### Your objective
The reply should contain all the data below, repeated exactly, and none of the images.

Collected data entries

#####

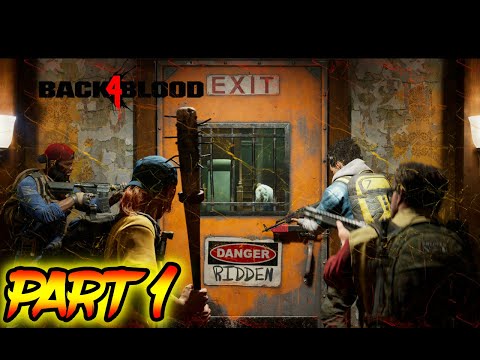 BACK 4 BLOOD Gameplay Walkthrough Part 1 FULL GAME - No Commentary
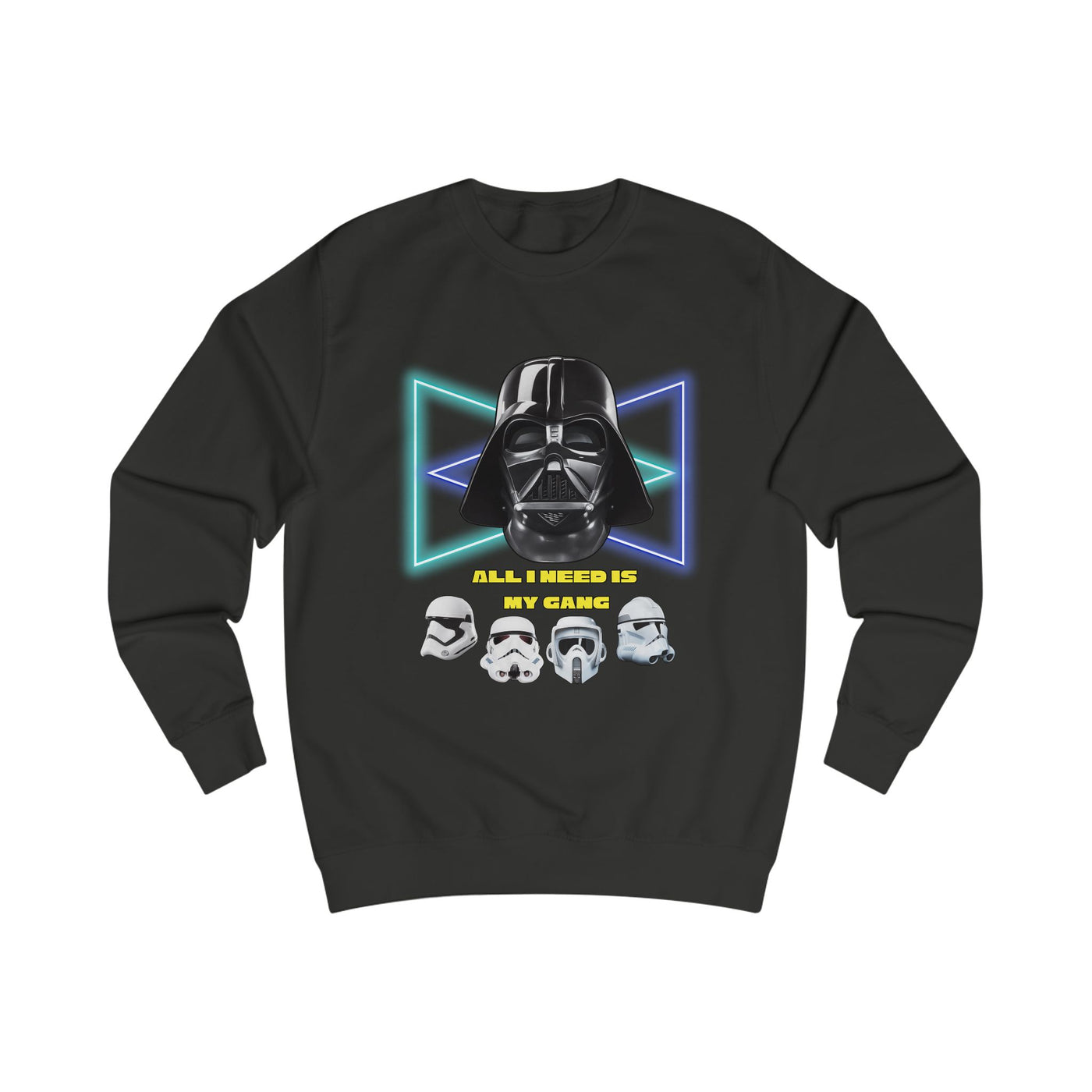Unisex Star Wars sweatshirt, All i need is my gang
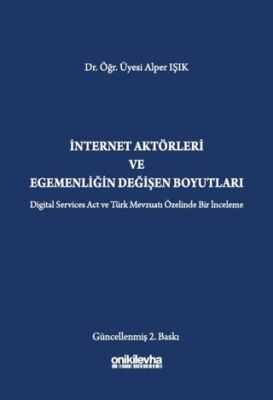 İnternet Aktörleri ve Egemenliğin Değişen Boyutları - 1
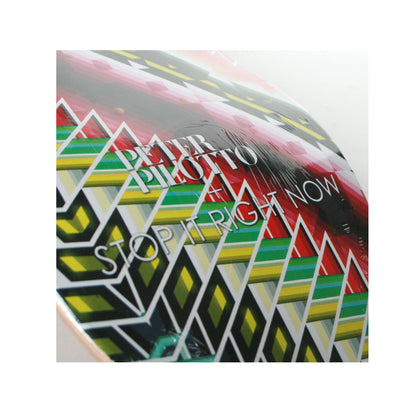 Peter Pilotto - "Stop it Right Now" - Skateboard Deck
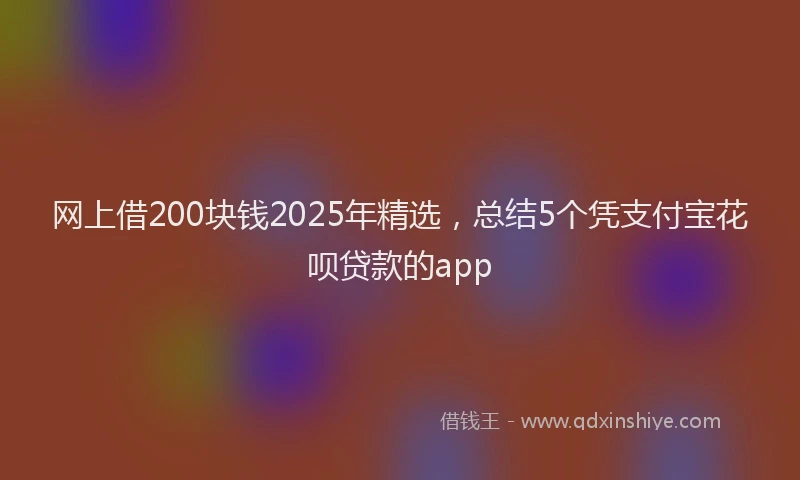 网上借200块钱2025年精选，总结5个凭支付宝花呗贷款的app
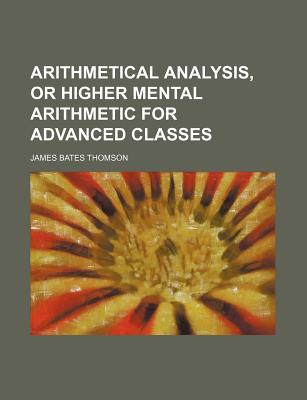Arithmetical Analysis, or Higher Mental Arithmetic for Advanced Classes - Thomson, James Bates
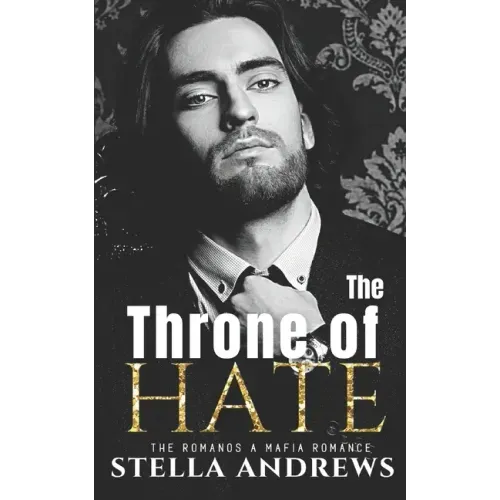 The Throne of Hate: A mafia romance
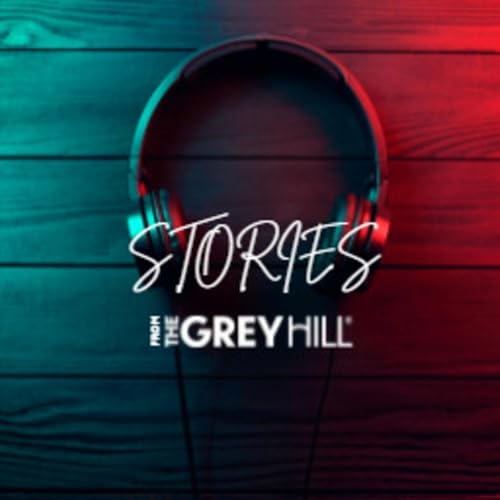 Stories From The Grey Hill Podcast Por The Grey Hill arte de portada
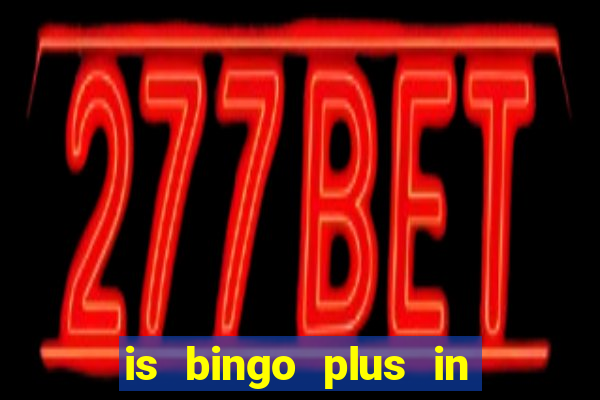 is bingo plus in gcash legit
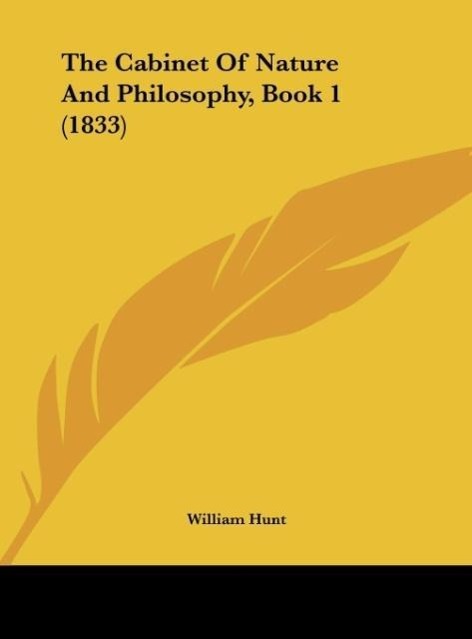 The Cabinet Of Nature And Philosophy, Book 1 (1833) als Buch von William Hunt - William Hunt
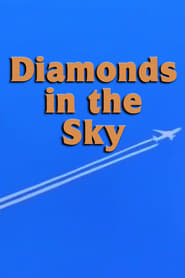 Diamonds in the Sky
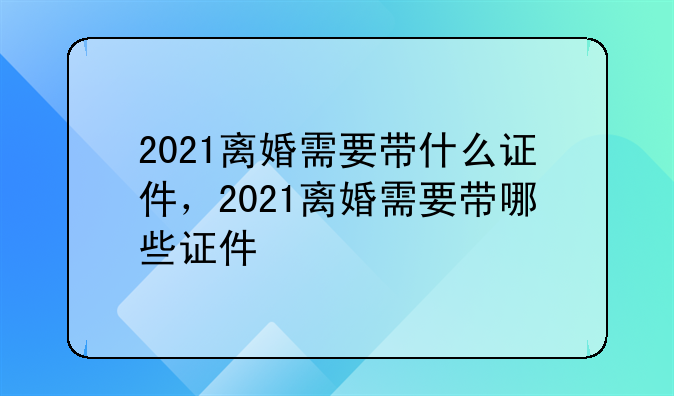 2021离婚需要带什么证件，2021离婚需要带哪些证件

#####

### Task answer
 BACK 4 BLOOD Gameplay Walkthrough Part 1 FULL GAME - No Commentary
Unisex Star Wars sweatshirt, All i need is my gang
 İnternet Aktörleri ve Egemenliğin Değişen Boyutları - 1
 Peter Pilotto - "Stop it Right Now" - Skateboard Deck
 网上借200块钱2025年精选，总结5个凭支付宝花呗贷款的app
Arithmetical Analysis, or Higher Mental Arithmetic for Advanced Classes - Thomson, James Bates
 The Throne of Hate: A mafia romance
 Stories From The Grey Hill Podcast Por The Grey Hill arte de portada
 is bingo plus in gcash legit
 The Cabinet Of Nature And Philosophy, Book 1 (1833) als Buch von William Hunt - William Hunt
 Diamonds in the Sky
 2021离婚需要带什么证件，2021离婚需要带哪些证件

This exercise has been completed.